– Утро доброе, красна девица, не дашь ли путнику напиться?
Та изумлённо вскинула на него глаза и от неожиданности чуть не выпустила ворот. Дамхан удержал его, не отводя взгляда. Пару мгновений она растерянно смотрела на него, словно не в силах поверить, что он обращается именно к ней, затем зарделась, снова потупилась и кивнула, так и не вымолвив ни слова. Оборотень помог ей вытащить бадью, мощным движением провернув колесо ворота до упора. Девушка по-прежнему молча, не поднимая глаз, сначала разлила воду по принесённым с собой ведрам, а затем сняла висевший у колодца резной ковш, зачерпнула воды и протянула ему. Араней усмехнулся про себя, скользнув взглядом по вычурной резьбе: самые базовые традиции гостеприимства топовчане всё-таки соблюдали, хотя в здешние болота путники заглядывали нечасто, да и жители деревни гостей не дюже привечали. Осторожно взяв ковш из рук девушки, он поблагодарил её церемонным полупоклоном, чем ещё больше вогнал в краску. Студёная вода вроде бы была не хуже, чем в Паучьих Бочажках, но оборотню почему-то всё равно почудился отчётливый болотный привкус. Впрочем вины этой занятной малышки в этом не было. Дамхан продолжил исподтишка рассматривать её поверх ковша: шестнадцать-осьмнадцать вёсен, тоненькая как осинка, темноволосая, в стареньком платье, что было нетипично для местных деревенек, одаренных шелками из Расселины… Сиротка? Оборотень слегка нахмурился: в Бочажках сирот забирали в семьи либо родственники, либо соседи, и различий между своими и приёмными детьми не делали. И в то же время страха, обычного для топовчан по отношению к нему, от неё он так и не почувствовал. Смущение, вполне понятная робость перед чужаком, к тому же столь пристально её разглядывающим, и некоторое беспокойство не связанное с ним. Интересно, она попросту не знала, кто он, или действительно не боялась? Вдоволь напившись, он со словами благодарности вернул ковш девушке, смущённо теребившей косу. Та на мгновение подняла на него взгляд и опять лишь молча кивнула в ответ, заалев спелой земляникой, когда они случайно соприкоснулись пальцами. Дамхан усмехнулся лишь самыми уголками губу и церемонно, с полупоклоном, распрощался. Девушка ответила таким же полупоклоном, но так и не промолвила ни слова. Оборотень пошёл дальше к расселине, едва заметно улыбаясь своим мыслям.
Глава 2: Найда
– Явииилась!.. – Найда съёжилась и тенью проскользнула в избу, резкий голос мачехи хлестал, словно пощёчины. – Тебя только за лешим посылать!
– Типун тебе на язык, – проворчал сидевший за столом скорняк, – накличешь ведь, приведёт…
Женщина зло зыркнула на мужа, но смолчала, с остервенением продолжив месить тесто. Девушка поставила вёдра у печи и собиралась было вернуться во двор, покормить кур, но мачеха раздосадованно окликнула её.
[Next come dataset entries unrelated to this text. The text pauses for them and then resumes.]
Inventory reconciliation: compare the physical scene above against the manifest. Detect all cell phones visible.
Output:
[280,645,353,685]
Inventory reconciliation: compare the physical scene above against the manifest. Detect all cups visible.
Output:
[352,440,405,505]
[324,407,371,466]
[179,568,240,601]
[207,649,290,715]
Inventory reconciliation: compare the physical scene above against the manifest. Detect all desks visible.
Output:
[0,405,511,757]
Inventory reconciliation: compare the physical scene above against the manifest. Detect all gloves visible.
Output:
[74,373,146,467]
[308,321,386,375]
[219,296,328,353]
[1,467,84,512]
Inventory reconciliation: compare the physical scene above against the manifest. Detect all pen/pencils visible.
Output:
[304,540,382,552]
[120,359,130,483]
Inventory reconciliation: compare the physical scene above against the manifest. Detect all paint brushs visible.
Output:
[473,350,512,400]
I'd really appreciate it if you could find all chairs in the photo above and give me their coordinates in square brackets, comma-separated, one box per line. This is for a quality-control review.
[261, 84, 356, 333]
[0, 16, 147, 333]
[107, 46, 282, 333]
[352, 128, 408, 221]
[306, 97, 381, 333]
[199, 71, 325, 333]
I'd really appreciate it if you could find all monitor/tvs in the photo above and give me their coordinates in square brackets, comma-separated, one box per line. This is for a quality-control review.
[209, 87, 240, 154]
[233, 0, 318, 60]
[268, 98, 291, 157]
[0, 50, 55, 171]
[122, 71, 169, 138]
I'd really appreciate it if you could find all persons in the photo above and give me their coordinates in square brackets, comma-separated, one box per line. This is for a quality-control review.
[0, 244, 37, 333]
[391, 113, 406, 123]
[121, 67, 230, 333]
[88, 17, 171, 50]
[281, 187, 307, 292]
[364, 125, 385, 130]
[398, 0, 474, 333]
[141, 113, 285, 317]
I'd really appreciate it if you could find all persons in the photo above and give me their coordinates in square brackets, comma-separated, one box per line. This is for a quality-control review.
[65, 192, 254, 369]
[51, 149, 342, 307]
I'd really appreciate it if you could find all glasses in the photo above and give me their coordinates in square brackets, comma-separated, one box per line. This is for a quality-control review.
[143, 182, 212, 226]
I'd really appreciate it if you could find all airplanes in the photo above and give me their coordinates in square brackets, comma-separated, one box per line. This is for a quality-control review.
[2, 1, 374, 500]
– Куда? Глашка уже пошла кормить, пока ты там у колодца прохлаждалась.
Мачеху распирало от злости, того и гляди треснет: всю грязную работу обычно сваливали на приёмыша, а тут родной дочке пришлось руки марать. Нет, разумеется, родные дочери прекрасно могли вести хозяйство и сами, белоручек-неумех поди потом выдай замуж! Кому они в деревне-то нужны будут? Но всё-таки грех было не свалить что потяжелее да погрязнее на забитого приёмыша.
– Иди, нитки крась, заканчиваются уже… Глаза б мои тебя, увечную, не видели, – ворчливо добавила она, когда девушка с облегчением подхватила одно из вёдер, тенью прошмыгнула по комнате и исчезла за дверью, ведущей в заднюю часть дома.
Закрыв дверь за собой, Найда тихонько вздохнула: обошлось. Она давно уже и не пыталась оправдываться, знала что без толку: расскажет о странном путнике – обругают, ничего не скажет – обругают, если соврёт, что пришлось ждать, пока кто-то другой воды набирал – тоже обругают, а потом ещё и поколотят, если ложь вскроется. Так зачем что-то говорить? Услали с глаз долой и ладно. За водой, разумеется, придётся ещё сходить, и не раз, но по крайней мере возвращаться в избу до вечера не обязательно, к обеду её позвать наверняка «забудут», а там авось мачеха и запамятует. Хотя – девушка скользнула взглядом по свежим синякам на руках – скорее новый повод найдёт.